In effetti, c’è motivo di guardare con calma alla polemica tra i viticoltori romani Roma e Zagabria. Prosek croato poche centinaia di bottiglie all’anno. Ben diversa la situazione con il Prosecco italiano, che ha prodotto oltre cinque milioni di bottiglie entro il 2020 ed è il vino più venduto al mondo.
Kiawi afferma che i politici croati sono preoccupati per l’orgoglio nazionale. Ma in Italia non sembra diverso. Ecco perché sia Zagabria che Roma stanno provando la storia. Il focus è sulla città del Prosecco. Il locale è di proprietà di Trieste e non è lontano dal confine sloveno tra Villa Obsina e Santa Croce.
Uno scudo di rame del 1585
Entrambe le parti hanno a lungo esaminato documenti storici ed è difficile trovare prove conclusive che la loro affermazione sia corretta. L’Italia sembra aver recentemente fatto centro: la nota azienda vinicola Sonin ha trovato nel suo archivio una lastra di rame del 1585, in cui la città del Prosecco veniva nominata “Proseque”. All’epoca la parte orientale del Friuli-Venezia Giulia faceva parte dell’Impero asburgico.
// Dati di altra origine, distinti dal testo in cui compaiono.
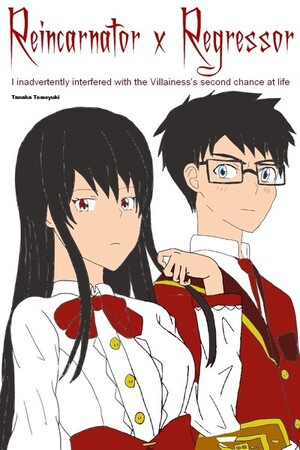 Reincarnator x Regressor I inadvertently interfered with the Villainess's second chance at life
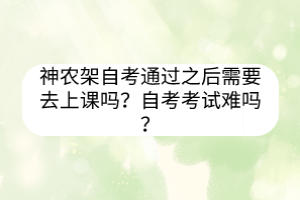 神農(nóng)架自考通過之后需要去上課嗎？自考考試難嗎？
Quanto a Roma, questa è una testimonianza del posto dei croati al loro posto.
Naturalmente, Zagabria non è rimasta colpita. Da parte sua, il ministro dell’agricoltura croato Marija Vukovic sottolinea che il Prosek viene prodotto nel sud della Croazia da centinaia di anni. “Nessuno può dire che Prošek derivi dal Prosecco italiano. Prošek è una parola tradizionale usata per il nostro vino dolce fin dal XVIII secolo.”
L’Italia è ancora ottimista. Kiawi ha ricordato la perdita dell’Italia qualche anno fa. All’epoca si trattava della richiesta da parte dei viticoltori friulani di utilizzare il nome “Tokai”. In questa controversia, l’UE ha concordato con l’Ungheria perché è lì che si trova l’area vinicola di Tokaz. “Il nostro tokai ora si chiama friulano”, spiega Kiawi. Quindi sarebbe incomprensibile se la Commissione seguisse le argomentazioni croate in Prosek.
Inoltre, un tale verdetto è pericoloso per tutte le origini europee. “Non è che non possiamo più difendere il nome Prosecco da soli al di fuori dell’UE”, ha detto Kiawi. La stessa cosa accade con altri nomi tradizionali europei. “Dato che la Commissione europea lo sta già ignorando, perché un tribunale statunitense dovrebbe sostenere una posizione che travisa la discendenza europea?”